KPMG’s audit reports on the Company’s consolidated financial statements and effectiveness of internal control over financial reporting as of and for the years ended December 31, 2018 and 2017 did not contain any adverse opinion or disclaimer of opinion, nor were they qualified or modified as to uncertainty, audit scope, or accounting principles.
During the years ended December 31, 2018 and 2017 and the subsequent interim period through July 18, 2019 preceding KPMG’s dismissal, there were (i) no “disagreements” (as that term is defined in Item 304(a)(1)(iv) of Regulation S-K and the related instructions) between the Company and KPMG on any matter of accounting principles or practices, financial statement disclosure, or auditing scope or procedure that, if not resolved to the satisfaction of KPMG, would have caused KPMG to make reference to the subject matter of the disagreement in its reports on the financial statements for such years, and (ii) no “reportable events” (as that term is defined in Item 304(a)(1)(v) of Regulation S-K and the related instructions).
The Company has provided KPMG with a copy of this Form 8-K and requested that KPMG furnish the Company with a letter addressed to the Securities and Exchange Commission stating whether or not it agrees with the statements above.
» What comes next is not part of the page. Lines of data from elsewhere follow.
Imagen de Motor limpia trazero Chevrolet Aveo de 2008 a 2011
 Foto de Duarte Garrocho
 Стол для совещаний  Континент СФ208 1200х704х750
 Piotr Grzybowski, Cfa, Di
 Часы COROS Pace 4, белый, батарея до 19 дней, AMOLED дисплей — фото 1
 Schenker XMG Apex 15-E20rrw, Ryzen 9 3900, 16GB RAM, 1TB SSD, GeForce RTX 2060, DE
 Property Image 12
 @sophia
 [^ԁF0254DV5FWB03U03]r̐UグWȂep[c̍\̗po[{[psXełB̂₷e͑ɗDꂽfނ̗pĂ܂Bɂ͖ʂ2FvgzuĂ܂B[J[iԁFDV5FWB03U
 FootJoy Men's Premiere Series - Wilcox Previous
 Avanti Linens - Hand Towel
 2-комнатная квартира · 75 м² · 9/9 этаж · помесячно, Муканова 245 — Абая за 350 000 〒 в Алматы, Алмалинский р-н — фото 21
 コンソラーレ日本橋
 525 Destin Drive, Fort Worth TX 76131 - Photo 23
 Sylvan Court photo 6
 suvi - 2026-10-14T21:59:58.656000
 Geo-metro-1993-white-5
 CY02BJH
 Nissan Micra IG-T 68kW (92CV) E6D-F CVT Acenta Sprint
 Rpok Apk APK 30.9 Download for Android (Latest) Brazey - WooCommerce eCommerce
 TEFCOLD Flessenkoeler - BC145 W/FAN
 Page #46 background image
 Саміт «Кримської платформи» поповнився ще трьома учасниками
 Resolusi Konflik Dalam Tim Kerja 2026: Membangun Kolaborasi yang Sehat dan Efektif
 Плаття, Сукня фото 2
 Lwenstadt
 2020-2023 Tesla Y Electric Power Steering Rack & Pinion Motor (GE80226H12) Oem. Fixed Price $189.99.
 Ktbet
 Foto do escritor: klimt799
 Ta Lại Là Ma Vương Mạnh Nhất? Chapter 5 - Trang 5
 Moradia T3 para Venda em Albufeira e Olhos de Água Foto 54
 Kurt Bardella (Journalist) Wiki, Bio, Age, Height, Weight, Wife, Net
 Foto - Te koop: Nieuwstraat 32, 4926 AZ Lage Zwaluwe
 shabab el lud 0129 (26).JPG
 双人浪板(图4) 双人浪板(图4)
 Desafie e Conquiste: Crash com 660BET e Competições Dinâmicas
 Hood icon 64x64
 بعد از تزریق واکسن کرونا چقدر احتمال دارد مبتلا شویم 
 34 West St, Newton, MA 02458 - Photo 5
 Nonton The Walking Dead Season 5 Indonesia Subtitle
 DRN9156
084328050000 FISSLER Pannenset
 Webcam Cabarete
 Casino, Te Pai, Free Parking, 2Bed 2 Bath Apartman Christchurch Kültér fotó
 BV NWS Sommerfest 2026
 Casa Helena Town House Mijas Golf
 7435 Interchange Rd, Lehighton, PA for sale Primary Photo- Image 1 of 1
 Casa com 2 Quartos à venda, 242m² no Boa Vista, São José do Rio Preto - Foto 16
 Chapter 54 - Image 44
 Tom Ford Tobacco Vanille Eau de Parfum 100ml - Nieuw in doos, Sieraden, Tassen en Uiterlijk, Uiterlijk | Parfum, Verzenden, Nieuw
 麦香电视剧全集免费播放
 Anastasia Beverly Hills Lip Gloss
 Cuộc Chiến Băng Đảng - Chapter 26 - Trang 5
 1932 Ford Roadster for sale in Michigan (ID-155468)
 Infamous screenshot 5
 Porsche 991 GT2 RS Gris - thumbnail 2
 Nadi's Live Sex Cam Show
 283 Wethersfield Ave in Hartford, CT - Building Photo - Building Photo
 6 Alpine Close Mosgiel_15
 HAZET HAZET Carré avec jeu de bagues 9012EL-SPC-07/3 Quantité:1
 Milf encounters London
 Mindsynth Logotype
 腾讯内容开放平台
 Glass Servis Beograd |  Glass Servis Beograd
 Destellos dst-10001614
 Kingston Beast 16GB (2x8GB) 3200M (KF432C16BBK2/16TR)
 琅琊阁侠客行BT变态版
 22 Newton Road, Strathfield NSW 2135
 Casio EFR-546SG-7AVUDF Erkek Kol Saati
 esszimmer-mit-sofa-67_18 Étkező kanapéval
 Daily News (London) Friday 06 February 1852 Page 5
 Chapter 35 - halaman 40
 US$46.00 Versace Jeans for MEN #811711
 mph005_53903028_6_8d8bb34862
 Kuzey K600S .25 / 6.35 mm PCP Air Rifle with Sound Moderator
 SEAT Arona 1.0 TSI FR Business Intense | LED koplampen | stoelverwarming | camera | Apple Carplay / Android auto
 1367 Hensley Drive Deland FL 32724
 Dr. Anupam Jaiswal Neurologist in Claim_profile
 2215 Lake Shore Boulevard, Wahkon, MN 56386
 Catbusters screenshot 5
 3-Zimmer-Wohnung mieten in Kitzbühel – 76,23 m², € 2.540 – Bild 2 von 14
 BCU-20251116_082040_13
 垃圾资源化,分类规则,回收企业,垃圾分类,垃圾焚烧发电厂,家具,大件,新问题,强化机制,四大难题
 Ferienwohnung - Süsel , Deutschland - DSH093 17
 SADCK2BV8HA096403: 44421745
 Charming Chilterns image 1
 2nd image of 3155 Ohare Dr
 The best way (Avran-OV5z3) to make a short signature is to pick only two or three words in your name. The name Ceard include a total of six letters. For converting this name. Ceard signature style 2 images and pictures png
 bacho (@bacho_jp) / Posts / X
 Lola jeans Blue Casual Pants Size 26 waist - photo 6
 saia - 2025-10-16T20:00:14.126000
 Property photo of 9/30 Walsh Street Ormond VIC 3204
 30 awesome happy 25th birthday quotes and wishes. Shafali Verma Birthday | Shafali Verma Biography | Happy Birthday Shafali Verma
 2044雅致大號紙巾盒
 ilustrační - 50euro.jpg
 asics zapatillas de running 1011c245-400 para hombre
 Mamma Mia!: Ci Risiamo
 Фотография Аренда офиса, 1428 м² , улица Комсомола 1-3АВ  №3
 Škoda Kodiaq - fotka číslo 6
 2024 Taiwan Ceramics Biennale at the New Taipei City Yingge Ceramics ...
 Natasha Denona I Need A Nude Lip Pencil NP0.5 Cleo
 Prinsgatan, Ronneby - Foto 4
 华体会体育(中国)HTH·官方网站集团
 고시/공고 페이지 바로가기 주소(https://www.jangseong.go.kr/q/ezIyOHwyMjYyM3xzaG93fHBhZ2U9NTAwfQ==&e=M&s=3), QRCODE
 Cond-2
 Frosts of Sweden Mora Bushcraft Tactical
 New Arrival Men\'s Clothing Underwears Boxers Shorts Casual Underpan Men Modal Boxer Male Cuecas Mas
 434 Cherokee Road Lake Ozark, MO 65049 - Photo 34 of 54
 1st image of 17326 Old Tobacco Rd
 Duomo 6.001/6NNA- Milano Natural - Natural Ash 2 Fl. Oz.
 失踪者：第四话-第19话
A copy of KPMG’s letter dated July 23, 2019 is filed as Exhibit 16.1 to this Form 8-K.
The decision to change the Company’s independent registered public accounting firm was taken as a part of the Company’s ongoing operational efficiency program.
(b) Engagement of New Independent Registered Public Accounting Firm
On July 18, 2019, following the conclusion of a competitive process managed by the Company's Audit Committee, the Audit Committee approved the appointment of BDO USA, LLP (“BDO”) as the Company's independent registered public accounting firm beginning with the second quarter of 2019, and for the year ending December 31, 2019. During the Company's years ending December 31, 2018 and 2017 and through July 18, 2019, neither the Company, nor anyone on its behalf, consulted BDO regarding (i) either: the application of accounting principles to a specified transaction, either completed or proposed; or the type of audit opinion that might be rendered on the Company's financial statements; or (ii) any matter that was the subject of a "disagreement" (as that term is defined in Item 304(a)(1)(iv) of Regulation S-K and the related instructions) or "reportable event" (as that term is defined in Item 304(a)(1)(v) of Regulation S-K and the related instructions).
In approving the selection of BDO as the Company’s independent registered public accounting firm, the Audit Committee considered all relevant factors, including any non-audit services previously provided by BDO to the Company and the quality and reputation of BDO as a firm.
Item 9.01 Exhibits.
(d) Exhibits.
Exhibit No. Description
SIGNATURES
Pursuant to the requirements of the Securities Exchange Act of 1934, the registrant has duly caused this report to be signed on its behalf by the undersigned hereunto duly authorized.
Dated: July 18, 2019 GAIN Capital Holdings, Inc.